An unaffected man in a negative light
Could not have borne his labor nor have died
Sighing that he should leave the banjo’s twang.
Landscape with Boat
An anti-master man, floribund ascetic.
He brushed away the thunder, then the clouds,
Then the colossal illusion of heaven. Yet still
The sky was blue. He wanted imperceptible air.
He wanted to see. He wanted the eye to see
And not be touched by blue. He wanted to know,
A naked man who regarded himself in the glass
Of air, who looked for the world beneath the blue,
Without blue, without any turquoise hint or phase,
Any azure under-side or after-color. Nabob
Of bones, he rejected, he denied, to arrive
At the neutral center, the ominous element,
The single colored, colorless, primitive.
It was not as if the truth lay where he thought,
Like a phantom, in an uncreated night.
It was easier to think it lay there. If
It was nowhere else, it was there and because
It was nowhere else, its place had to be supposed,
Itself had to be supposed, a thing supposed
In a place supposed, a thing he reached
In a place that he reached, by rejecting what he saw
And denying what he heard. He would arrive.

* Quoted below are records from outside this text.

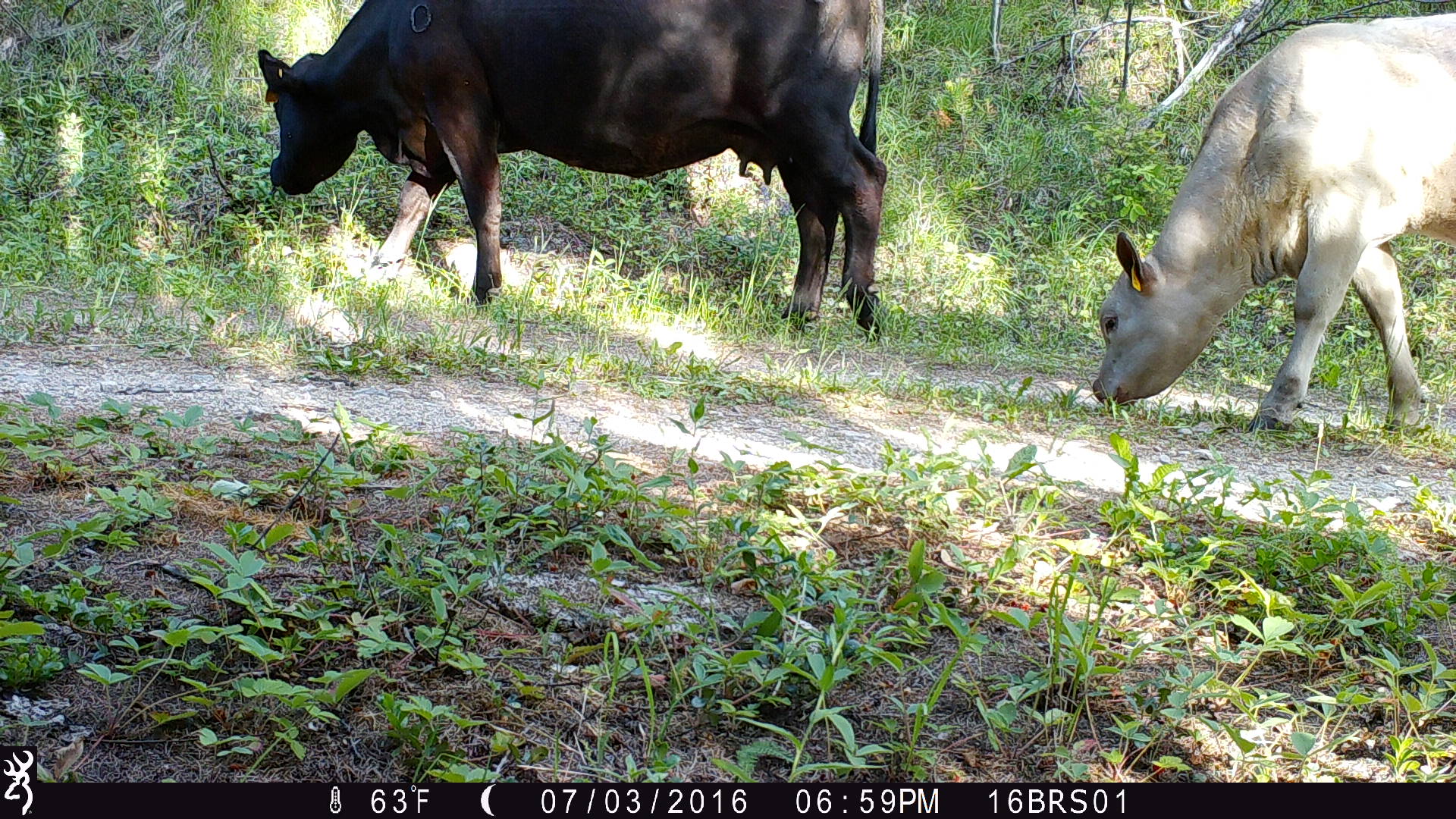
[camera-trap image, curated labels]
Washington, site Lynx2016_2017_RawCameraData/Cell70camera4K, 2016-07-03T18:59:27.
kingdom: Animalia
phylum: Chordata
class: Mammalia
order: Artiodactyla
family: Bovidae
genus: Bos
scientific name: Bos taurus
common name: domestic cattle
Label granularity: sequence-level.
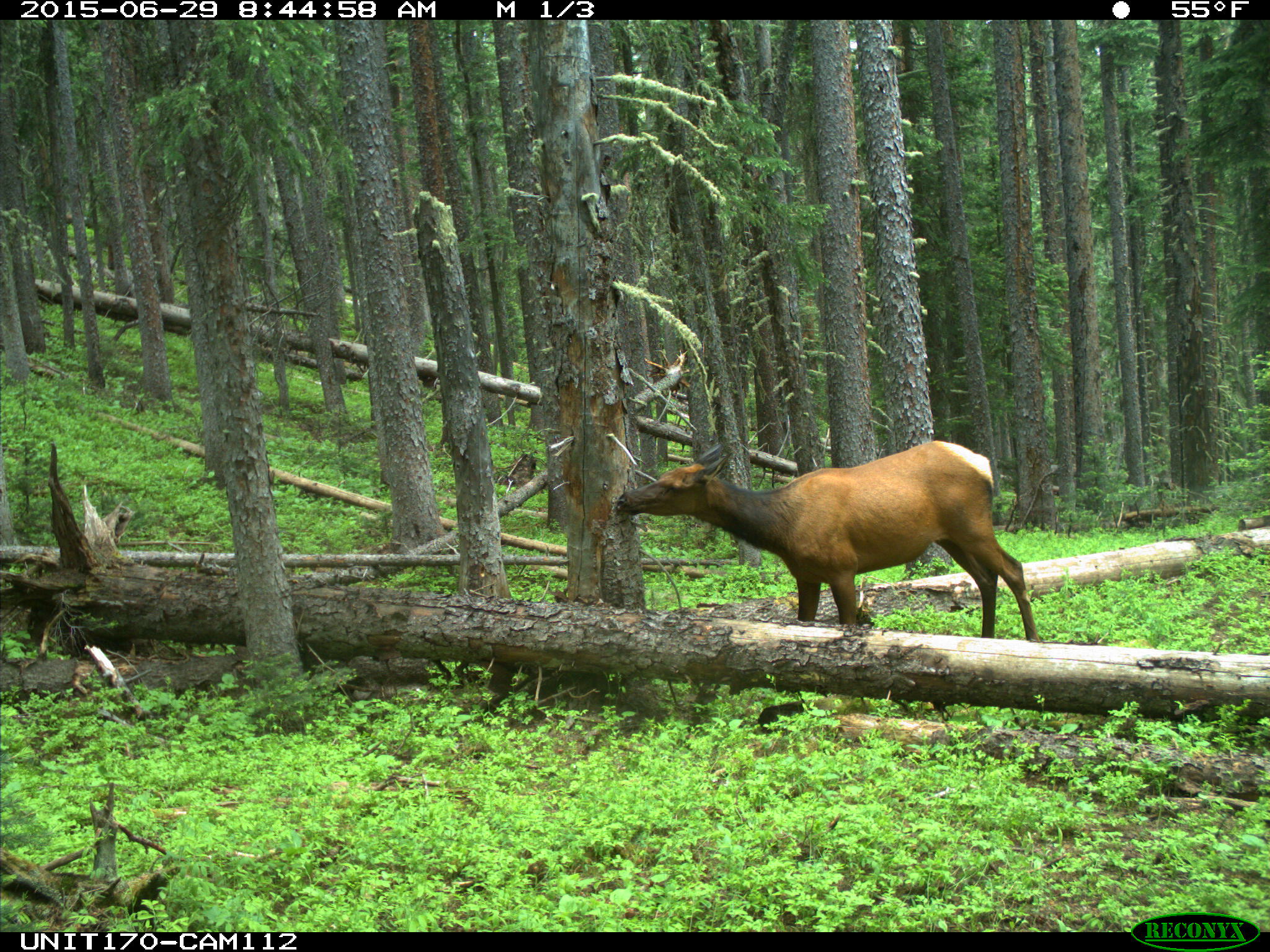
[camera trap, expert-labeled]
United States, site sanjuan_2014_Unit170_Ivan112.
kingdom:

He had only not to live, to walk in the dark,
To be projected by one void into
Another.
It was his nature to suppose
To receive what others had supposed, without
Accepting. He received what he denied.
But as truth to be accepted, he supposed
A truth beyond all truths.
He never supposed
That he might be truth, himself, or part of it,
That the things that he rejected might be part
And the irregular turquoise part, the perceptible blue
Grown dense, part, the eye so touched, so played
Upon by clouds, the ear so magnified
By thunder, parts, and all these things together,
Parts, and more things, parts. He never supposed divine
Things might not look divine, nor that if nothing
Was divine then all things were, the world itself,
And that if nothing was the truth, then all
Things were the truth, the world itself was the truth.
Had he been better able to suppose
He might sit on a sofa on a balcony
Above the Mediterranean, emerald
Becoming emeralds. He might watch the palms
Flap green ears in the heat. He might observe
A yellow wine and follow a steamer's track
And say, "The thing I hum appears to be
The rhythm of this celestial pantomime."